ÖGB-Vize Korinna Schumann bekommt wohl das Sozial- sowie Gesundheitsministerium und erhält auch die Arbeitsagenden dazu, ihr zur Seite gestellt werden dürfte eine Staatssekretärin bzw. ein Staatssekretär.

Babler wird in der Regierung das Vizekanzleramt bekleiden. Offen ist noch, welche Funktionen er nebenbei übernimmt. Zuletzt war das Gerücht hochgekommen, dass er nicht wie erwartet Kultur, Sport und Medien andenkt, sondern das mächtige, aber auch zeitaufwendige Infrastruktur-Ressort leiten könnte.

Als Alternative zu Babler wurde zuletzt auch noch die dem ÖGB entstammende ÖBB-Managerin Silvia Angelo gehandelt - diese sagte gegenüber der APA allerdings ab.

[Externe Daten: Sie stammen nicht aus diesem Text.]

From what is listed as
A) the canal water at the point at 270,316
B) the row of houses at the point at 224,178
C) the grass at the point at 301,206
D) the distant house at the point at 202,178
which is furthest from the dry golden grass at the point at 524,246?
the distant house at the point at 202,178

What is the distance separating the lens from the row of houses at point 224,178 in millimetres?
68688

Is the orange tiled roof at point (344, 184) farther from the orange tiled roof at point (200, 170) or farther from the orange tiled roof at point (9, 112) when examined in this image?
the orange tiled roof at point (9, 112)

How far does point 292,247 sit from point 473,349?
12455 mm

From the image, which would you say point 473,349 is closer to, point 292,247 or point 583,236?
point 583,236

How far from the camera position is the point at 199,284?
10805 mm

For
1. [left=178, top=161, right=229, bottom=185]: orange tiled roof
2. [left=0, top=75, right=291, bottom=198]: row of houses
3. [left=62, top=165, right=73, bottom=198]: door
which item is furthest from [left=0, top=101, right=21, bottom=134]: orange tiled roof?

Am Freitag soll der SPÖ-Vorstand das Personalpaket der Sozialdemokraten absegnen.
Schellhorn bestätigt Wiederkehr als Bildungsminister
Bei den NEOS scheint das Regierungsteam fix. Deren Abgeordneter Josef Schellhorn bestätigte gegenüber der "ZIB1", dass er Staatssekretär für Deregulierung werden solle. Das sei eine "großartige Aufgabe". Schließlich spüre er als Unternehmer, was Bürokratie und Regulierung bedeuten. Aus seiner Sicht sei auch fix, dass der Wiener Bildungsstadtrat Christoph Wiederkehr Bildungsminister werden soll. Parteichefin Beate Meinl-Reisinger wird als Außenministerin gehandelt.

Zuvor hatte Ex-NEOS-Chef Matthias Strolz, der sein Interesse am Amt des Bildungsministers öffentlich bekundet hatte, selbiges öffentlich zurückgezogen. Die Medien hätten aus seinem öffentlich bekundeten Interesse ein "Wettrennen" gemacht, "das ich hiermit beende", erklärte der Vorarlberger auf Facebook. Zugleich verwies er auf Wiederkehr als pinken Bildungsminister. Dieser werde "für Wien nun eine Nachfolgelösung finden", so Strolz.
Wenig Veränderung bei der ÖVP
Am klarsten ist das Bild bisher bei der ÖVP, wo bei den Ressorts Inneres (Karner), Verteidigung (Tanner) und Landwirtschaft (Totschnig) die bisherigen Minister im Amt bleiben sollen.